Be Careful What You Wish For …
A few days ago, I met a colleague after 14 years and we began to talk about our lives and career paths. I choose to become an independent consultant, while my colleague took on a number of challenging roles in the corporate world. However in-between corporate roles, my colleague mentioned the need for mini breaks or sabbaticals. Even as an independent consultant, I also had the need to take some time out to reboot and contemplate life. It is a great time to consider your life and career goals as well as make some life changing decisions.
During a recent sabbatical, my colleague decided on some crucial career requirements that would form the basis of deciding on a future corporate role. After a few months, my colleague was presented with an opportunity which aligned completely to the career requirement and so began an exciting corporate role. It really got me thinking about how we can to some extent have an influence on our destiny.
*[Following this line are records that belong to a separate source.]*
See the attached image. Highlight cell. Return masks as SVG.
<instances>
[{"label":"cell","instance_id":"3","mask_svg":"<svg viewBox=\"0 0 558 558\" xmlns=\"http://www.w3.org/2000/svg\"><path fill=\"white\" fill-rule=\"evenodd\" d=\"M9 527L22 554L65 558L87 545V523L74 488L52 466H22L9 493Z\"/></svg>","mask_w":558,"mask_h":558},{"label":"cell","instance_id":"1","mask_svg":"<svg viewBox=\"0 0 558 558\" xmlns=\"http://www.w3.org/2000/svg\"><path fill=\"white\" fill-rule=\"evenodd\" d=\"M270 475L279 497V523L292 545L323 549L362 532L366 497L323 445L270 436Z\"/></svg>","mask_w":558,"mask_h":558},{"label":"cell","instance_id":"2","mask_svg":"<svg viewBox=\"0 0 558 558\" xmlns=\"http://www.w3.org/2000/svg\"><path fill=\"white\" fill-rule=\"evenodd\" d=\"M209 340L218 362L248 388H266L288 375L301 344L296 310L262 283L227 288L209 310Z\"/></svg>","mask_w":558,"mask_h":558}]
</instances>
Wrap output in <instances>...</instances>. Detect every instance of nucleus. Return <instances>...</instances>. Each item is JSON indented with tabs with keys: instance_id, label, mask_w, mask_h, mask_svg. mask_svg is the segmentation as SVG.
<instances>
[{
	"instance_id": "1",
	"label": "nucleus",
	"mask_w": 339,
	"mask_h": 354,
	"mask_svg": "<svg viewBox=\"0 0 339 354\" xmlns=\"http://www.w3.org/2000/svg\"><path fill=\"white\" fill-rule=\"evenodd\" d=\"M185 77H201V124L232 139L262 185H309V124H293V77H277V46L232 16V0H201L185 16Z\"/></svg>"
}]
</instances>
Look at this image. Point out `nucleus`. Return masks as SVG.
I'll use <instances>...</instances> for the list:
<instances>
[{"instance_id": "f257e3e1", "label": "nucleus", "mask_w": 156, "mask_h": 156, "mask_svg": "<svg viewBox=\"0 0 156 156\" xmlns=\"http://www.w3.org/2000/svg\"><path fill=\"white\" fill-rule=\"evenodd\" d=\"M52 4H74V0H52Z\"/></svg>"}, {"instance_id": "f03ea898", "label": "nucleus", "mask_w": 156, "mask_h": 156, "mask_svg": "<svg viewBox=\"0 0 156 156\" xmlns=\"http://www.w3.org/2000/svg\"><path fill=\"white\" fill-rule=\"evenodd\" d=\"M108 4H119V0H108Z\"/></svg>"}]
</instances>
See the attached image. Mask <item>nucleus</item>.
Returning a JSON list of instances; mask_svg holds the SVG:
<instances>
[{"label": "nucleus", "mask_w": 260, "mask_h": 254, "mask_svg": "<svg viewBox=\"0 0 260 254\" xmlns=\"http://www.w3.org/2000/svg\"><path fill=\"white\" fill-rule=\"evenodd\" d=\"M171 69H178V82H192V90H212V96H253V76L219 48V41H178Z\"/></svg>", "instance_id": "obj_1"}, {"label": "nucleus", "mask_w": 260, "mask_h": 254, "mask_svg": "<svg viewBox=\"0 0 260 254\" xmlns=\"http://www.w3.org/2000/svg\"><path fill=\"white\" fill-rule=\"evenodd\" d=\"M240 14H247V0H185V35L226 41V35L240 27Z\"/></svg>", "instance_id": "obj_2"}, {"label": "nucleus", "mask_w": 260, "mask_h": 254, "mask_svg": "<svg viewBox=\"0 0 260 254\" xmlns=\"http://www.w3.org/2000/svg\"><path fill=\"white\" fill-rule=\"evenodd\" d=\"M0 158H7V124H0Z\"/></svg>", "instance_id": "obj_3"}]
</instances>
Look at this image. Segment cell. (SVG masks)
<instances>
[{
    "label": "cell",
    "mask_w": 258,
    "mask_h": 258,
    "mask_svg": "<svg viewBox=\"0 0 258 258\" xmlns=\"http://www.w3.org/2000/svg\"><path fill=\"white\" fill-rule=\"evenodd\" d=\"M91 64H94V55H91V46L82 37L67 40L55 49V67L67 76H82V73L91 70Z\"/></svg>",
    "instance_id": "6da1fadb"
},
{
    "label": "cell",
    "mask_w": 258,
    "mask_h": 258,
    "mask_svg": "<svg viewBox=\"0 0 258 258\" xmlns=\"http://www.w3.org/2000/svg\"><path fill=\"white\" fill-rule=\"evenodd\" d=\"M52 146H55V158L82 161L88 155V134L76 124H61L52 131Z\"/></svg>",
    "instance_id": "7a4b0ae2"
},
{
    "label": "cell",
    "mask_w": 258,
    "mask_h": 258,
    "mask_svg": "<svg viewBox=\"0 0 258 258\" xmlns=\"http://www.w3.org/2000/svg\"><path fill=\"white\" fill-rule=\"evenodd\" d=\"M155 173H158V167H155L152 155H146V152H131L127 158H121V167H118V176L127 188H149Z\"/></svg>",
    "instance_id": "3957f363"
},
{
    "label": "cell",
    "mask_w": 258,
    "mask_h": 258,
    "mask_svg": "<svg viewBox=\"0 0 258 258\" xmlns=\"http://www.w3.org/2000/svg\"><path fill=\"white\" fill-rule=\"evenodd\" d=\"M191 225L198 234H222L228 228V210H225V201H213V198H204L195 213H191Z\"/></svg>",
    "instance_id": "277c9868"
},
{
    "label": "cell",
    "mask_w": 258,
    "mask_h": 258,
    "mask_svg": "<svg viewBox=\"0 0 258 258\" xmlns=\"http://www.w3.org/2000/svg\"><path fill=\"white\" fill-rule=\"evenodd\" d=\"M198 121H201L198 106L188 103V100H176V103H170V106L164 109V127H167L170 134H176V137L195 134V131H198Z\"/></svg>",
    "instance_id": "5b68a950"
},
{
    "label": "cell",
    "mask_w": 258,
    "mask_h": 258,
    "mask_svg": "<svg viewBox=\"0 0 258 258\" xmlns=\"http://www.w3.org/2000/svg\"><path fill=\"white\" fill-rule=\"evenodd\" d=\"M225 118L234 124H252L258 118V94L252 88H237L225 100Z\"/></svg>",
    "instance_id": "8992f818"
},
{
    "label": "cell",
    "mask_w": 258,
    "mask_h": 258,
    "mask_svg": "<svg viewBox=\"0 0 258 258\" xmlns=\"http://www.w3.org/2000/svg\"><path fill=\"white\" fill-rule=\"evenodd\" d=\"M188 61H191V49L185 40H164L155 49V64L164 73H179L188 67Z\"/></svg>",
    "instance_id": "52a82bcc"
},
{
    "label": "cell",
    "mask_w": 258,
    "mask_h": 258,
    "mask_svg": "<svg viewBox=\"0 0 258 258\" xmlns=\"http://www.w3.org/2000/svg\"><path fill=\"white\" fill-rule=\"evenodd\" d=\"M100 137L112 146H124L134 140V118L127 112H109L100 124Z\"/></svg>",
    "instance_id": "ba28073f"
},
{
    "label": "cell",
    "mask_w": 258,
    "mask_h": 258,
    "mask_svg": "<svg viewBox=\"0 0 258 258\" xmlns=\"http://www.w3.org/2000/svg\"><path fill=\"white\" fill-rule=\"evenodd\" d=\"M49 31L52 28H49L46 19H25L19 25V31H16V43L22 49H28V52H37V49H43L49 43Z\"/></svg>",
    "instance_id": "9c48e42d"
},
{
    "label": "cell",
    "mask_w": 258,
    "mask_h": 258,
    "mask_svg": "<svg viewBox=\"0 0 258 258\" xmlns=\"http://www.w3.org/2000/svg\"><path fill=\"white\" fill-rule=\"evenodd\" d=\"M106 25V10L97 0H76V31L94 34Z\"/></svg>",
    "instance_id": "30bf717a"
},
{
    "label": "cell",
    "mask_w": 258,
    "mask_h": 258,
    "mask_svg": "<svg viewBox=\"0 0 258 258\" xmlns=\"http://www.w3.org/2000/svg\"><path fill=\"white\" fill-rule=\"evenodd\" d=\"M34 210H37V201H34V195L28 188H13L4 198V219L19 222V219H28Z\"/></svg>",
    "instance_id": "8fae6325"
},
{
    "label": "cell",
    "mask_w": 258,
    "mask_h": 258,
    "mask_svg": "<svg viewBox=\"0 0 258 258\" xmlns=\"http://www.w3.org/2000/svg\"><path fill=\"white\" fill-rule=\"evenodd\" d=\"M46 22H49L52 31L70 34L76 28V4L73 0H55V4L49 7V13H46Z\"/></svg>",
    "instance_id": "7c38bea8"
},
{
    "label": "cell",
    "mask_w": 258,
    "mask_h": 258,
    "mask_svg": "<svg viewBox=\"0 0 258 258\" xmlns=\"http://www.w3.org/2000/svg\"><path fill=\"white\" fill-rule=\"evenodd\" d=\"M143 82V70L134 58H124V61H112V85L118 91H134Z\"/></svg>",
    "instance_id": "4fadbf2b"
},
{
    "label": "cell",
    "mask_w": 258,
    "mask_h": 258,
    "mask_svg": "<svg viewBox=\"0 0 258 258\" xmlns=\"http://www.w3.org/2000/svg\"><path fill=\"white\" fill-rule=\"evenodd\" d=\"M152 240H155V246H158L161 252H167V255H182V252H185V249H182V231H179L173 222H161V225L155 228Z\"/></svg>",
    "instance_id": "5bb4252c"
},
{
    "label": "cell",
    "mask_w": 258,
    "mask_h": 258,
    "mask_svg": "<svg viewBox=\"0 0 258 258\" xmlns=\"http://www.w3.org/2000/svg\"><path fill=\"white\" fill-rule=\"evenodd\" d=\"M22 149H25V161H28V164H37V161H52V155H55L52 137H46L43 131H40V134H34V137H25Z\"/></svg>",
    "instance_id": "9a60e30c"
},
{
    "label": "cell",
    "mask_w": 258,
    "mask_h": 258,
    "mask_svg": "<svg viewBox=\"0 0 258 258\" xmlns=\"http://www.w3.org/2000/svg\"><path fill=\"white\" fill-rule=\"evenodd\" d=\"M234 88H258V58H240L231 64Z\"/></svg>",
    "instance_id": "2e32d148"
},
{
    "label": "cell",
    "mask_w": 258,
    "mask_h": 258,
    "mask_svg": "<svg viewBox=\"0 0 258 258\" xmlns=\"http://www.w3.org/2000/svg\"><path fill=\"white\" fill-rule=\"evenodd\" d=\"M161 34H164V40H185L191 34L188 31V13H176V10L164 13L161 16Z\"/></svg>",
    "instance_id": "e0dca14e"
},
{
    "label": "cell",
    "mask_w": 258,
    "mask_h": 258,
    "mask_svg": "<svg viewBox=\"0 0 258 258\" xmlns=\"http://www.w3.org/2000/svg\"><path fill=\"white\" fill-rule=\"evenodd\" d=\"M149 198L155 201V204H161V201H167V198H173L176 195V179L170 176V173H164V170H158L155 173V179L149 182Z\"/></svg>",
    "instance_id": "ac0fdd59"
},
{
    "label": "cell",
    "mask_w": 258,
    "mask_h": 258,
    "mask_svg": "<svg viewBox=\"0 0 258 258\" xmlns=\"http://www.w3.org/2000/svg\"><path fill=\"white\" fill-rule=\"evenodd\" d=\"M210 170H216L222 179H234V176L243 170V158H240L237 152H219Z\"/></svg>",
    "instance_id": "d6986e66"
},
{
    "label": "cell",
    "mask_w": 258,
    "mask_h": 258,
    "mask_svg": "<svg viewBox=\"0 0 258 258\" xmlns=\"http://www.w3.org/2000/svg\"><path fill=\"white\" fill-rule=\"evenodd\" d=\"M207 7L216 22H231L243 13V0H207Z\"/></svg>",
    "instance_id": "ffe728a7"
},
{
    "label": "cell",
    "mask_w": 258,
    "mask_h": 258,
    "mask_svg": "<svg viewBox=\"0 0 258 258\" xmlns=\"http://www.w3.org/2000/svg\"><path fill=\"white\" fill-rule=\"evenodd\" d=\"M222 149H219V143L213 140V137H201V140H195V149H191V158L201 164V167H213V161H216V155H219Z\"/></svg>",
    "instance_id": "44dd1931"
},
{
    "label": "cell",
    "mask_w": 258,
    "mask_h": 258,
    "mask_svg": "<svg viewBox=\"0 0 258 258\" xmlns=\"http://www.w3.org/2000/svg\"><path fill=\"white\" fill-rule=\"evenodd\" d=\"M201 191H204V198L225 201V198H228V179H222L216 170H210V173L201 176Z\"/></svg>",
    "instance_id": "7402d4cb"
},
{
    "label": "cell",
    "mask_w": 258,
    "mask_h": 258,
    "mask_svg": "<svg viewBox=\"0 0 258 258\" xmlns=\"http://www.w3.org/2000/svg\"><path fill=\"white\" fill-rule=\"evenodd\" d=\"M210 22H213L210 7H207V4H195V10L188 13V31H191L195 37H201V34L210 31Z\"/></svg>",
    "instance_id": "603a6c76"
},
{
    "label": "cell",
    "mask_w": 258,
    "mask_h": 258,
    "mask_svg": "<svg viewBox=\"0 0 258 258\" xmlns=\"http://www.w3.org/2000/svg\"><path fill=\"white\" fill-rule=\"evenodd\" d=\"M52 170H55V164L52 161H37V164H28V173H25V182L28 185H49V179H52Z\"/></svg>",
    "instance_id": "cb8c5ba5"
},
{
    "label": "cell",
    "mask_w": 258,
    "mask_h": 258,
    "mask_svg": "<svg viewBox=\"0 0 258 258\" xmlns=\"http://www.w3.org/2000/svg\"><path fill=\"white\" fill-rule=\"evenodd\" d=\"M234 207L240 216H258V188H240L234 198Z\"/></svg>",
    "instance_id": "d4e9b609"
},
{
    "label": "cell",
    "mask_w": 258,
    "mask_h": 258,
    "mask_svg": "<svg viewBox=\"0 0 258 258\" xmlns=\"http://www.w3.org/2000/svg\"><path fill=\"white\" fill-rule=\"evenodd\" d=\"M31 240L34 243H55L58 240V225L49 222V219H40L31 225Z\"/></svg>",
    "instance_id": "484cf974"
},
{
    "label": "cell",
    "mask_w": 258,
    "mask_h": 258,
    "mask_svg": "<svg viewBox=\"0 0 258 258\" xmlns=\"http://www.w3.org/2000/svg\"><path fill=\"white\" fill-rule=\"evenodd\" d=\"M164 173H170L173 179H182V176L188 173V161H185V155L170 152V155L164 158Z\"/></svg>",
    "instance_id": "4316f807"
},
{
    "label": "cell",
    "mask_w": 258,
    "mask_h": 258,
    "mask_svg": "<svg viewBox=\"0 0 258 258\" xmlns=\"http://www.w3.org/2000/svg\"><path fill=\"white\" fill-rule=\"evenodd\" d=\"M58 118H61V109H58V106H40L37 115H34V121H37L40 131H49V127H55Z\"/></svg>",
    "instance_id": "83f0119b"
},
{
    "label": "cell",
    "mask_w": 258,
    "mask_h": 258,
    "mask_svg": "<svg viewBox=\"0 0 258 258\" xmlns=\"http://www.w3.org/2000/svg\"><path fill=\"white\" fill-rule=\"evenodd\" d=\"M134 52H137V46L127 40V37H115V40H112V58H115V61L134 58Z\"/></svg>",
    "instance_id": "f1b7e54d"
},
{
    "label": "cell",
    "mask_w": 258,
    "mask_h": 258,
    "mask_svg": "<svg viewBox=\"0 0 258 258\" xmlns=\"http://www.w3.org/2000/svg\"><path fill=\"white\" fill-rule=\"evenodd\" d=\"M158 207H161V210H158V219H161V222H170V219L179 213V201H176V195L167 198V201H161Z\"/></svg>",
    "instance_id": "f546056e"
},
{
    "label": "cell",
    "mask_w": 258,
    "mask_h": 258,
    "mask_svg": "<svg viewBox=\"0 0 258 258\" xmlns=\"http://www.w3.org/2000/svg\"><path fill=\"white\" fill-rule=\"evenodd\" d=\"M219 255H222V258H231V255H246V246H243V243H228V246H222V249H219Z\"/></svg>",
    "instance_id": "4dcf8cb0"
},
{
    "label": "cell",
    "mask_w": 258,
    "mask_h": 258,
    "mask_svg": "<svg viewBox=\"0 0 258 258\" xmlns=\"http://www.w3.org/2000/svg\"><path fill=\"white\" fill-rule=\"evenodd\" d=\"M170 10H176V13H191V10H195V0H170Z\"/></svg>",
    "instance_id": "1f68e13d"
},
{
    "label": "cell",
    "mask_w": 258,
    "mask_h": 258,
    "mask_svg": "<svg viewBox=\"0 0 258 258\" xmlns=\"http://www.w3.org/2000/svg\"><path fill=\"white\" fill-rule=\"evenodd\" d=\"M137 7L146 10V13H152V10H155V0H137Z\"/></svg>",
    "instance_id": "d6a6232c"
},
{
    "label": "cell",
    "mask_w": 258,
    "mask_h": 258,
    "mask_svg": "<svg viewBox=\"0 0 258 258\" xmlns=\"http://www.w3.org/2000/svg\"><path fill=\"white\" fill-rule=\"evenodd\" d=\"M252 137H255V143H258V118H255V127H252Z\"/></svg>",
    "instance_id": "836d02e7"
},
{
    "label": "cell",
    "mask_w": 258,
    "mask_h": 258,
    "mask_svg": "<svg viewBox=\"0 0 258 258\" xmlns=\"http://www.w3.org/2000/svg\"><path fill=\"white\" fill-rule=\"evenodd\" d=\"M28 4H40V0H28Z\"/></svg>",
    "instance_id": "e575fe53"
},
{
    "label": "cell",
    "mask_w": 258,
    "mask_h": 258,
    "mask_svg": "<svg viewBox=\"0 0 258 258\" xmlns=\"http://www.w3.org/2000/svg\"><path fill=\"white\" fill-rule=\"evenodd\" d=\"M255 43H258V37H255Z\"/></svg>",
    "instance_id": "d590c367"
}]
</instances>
Over the years, I have met many people who were unhappy with their job, career, boss, employer, etc., and when asked what would make them feel better or happier, many people could not really answer the question with any certainty. How can one expect changes, if you have not defined what that change will look like. I have realised that many people are so caught up or consumed by the pressures of daily life that they make little time to reflect on their own lives. In some cases people are almost scared to think about their wishes, desires and dreams.
I also recall a time when life was all consuming and my own desires were pushed aside while dealing with the pressures of my career. It was only when I decided to pursue a career as an independent consultant, did I realise that I needed to define what I truly wanted to achieve. Without a clear definition, I tended to react to consulting opportunities and sometimes asking myself why am I doing work without truly adding value to my client. Once I began the journey of defining what I wanted to achieve, what consulting work I found rewarding and how I wanted engage with clients, I started to enjoy the work I engaged in.
I believe the discontent many people feel can be attributed to them not doing what they are truly supposed to do. This unhappiness translates into low productivity, low quality output and lower level of service which ultimately leads to internal conflict. If you find yourself in such a situation consider changing what you do, not based on monetary rewards but based on what is more fulfilling. Begin to define what you want and don’t be too surprised when you get it.